Et nous, par le baptême, nous avons été mis au tombeau avec le Christ pour ressusciter dès maintenant avec lui. Nous sommes marqués certes par les souffrances, mais ces souffrances sont déjà vaincues par la Vie qui nous est donnée, en particulier dans cette Eucharistie. Ceci est le fondement de notre vie chrétienne.
Et c’est ce qui nous réunit. « La multitude de ceux qui étaient devenus croyants avait un seul cœur et une seule âme. » Qu’est-ce qui rassemble les chrétiens ? Qu’est-ce qui fait leur unité ? C’est d’abord et avant tout leur foi, leur foi en Jésus ressuscité. « Une grâce abondante reposait sur eux tous », et c’est avec cette force venue d’en haut que les premiers chrétiens vendaient leurs biens et mettaient tout en commun. Ce n’est pas par je ne sais quelle idéologie, par quel désir altruiste, par quelle croyance qu’ils faisaient ce geste en engageant toute leur existence ; c’est parce qu’ils croyaient en Jésus ressuscité qui les habitait.
Car la foi engendre l’amour. La Première Lettre de saint Jean en détaille le processus. « Celui qui croit que Jésus est le Christ, celui-là est né de Dieu. » La foi en Jésus fait de nous ses frères, les fils du même Père que lui, un Père que nous devons aimer, comme nous aimons son Fils, le Christ, notre frère : « celui qui aime le Père qui a engendré aime aussi le Fils qui est né de lui. » Nous le savons bien : par la foi, sanctionnée, authentifiée, renforcée par le baptême, nous entrons en communion avec les personnes de la sainte Trinité ; nous sommes de la Famille de Dieu, en tant que fils et filles de Dieu.

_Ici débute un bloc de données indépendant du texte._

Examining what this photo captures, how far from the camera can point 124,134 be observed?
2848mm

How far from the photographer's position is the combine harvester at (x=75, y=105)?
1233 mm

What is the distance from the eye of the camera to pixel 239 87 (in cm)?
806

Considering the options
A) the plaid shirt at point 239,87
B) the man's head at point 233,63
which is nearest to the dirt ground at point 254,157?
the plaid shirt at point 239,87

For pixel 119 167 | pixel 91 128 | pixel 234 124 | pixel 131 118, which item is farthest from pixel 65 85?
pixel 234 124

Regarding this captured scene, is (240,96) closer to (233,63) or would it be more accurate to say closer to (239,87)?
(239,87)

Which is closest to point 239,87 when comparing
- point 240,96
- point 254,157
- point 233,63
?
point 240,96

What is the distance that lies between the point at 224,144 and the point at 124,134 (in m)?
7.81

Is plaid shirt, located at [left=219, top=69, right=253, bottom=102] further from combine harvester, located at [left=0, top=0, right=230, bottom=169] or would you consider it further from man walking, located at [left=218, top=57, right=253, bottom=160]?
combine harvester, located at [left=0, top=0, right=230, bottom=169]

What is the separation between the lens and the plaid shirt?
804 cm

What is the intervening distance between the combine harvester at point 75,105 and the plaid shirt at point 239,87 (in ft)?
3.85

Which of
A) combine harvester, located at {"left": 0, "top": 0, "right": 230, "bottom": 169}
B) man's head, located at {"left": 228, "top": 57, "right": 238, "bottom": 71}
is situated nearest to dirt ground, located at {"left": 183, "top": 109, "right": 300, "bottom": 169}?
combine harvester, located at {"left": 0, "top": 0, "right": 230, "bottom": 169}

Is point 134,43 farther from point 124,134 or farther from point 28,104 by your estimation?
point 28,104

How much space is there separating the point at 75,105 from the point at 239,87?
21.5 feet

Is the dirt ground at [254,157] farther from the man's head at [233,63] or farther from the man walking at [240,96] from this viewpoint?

Et alors, comment saurons-nous que nous aimons les autres, ceux qui sont enfants de Dieu ? « Voici comment nous reconnaissons que nous aimons les enfants de Dieu : lorsque nous aimons Dieu et que nous accomplissons ses commandements. » Remarquons le paradoxe apparent. Souvent nous pensons que, pour un chrétien, le signe qu’il aime Dieu, c’est qu’il aime les autres, qu’il fait du bien à son prochain, qu’il s’engage pour le bien de ses frères en humanité. Eh bien, saint Jean affirme le contraire : le signe que nous aimons nos frères et sœurs en humanité, c’est que nous aimons Dieu, car le véritable amour du prochain ne peut que s’enraciner dans l’amour de Dieu.

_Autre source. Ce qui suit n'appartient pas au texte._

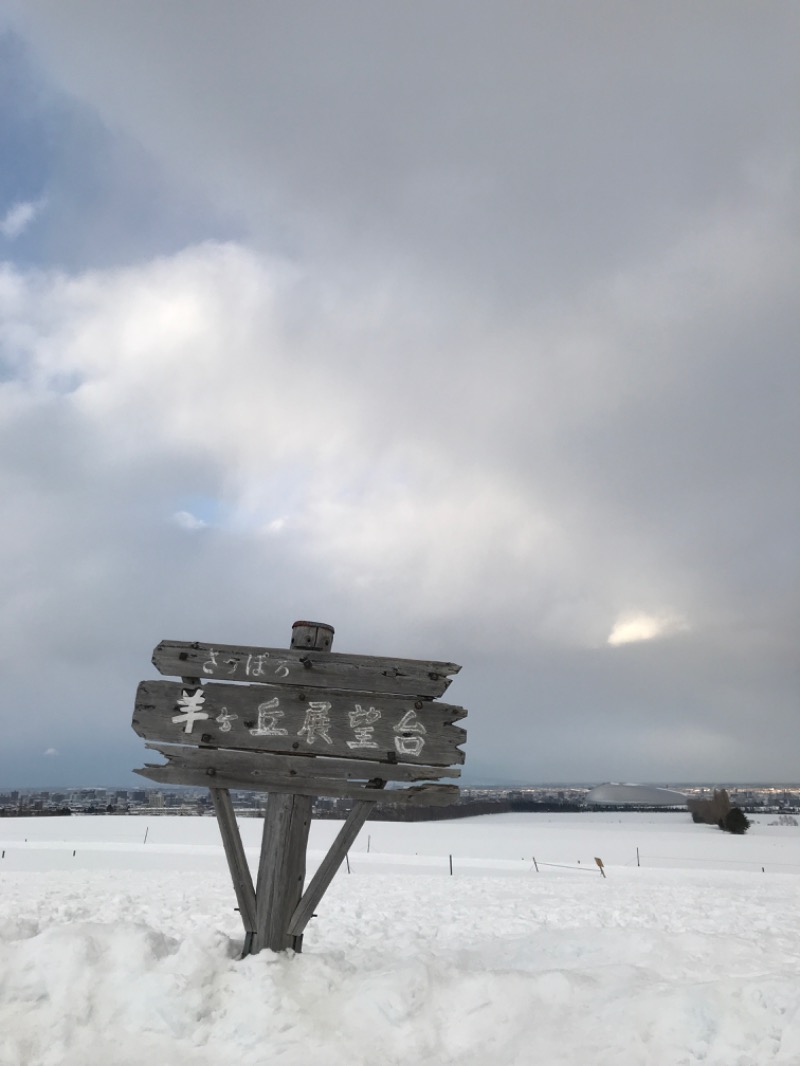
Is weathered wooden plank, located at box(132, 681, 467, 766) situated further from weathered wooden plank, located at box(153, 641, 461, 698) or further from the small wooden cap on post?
the small wooden cap on post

Mais comment savoir que nous aimons Dieu ? – Si nous accomplissons ses commandements, « car tel est l’amour de Dieu : garder ses commandements. » Et évidemment, le grand commandement, c’est l’amour du prochain. Nous avons donc comme une boucle – le signe que j’aime mon prochain, c’est que j’aime Dieu, et la preuve que j’aime Dieu, c’est que j’aime mon prochain –, mais cette boucle contient un élément non rationnel qui l’empêche de tourner en rond : la foi, qui m’introduit réellement dans la vie de Dieu. Non seulement ma vie chrétienne est marquée par la foi, mais elle dépend de la foi.
Et c’est bien ce que vivaient les premiers chrétiens selon ce que le livre des Actes évoque de leur vie commune, qui est comme l’archétype de toute vie communautaire dans l’Église. Ce sont uniquement des croyants qui se réunissent. Leur vie commune est la manifestation de la foi qui les anime. C’est la foi qui puise en Dieu le véritable amour, qui est le ciment de leur unité. Développer, approfondir, nourrir la foi, c’est développer, approfondir, nourrir la vie commune. Édifier, renforcer, développer une vie communautaire, c’est d’abord s’appuyer sur la foi et tout ce qu’elle implique : la prière – personnelle et communautaire –, et, plus généralement, une vie spirituelle enracinée dans la lectio divina. Ce n’est pas pour rien que saint Benoît consacre les sept premiers chapitres de sa règle à établir les fondements de la vie spirituelle du moine, dont la progression se mesure sur l’échelle de l’humilité. Et souvenons-nous qu’elle aboutit à la charité : « Quand le moine aura gravi ces degrés d’humilité, il parviendra bientôt à cette charité de Dieu, qui, parfaite, met dehors la crainte » (RB 7, 63). Ensuite seulement, à partir du chapitre 63, Benoît organise la structure de la communauté.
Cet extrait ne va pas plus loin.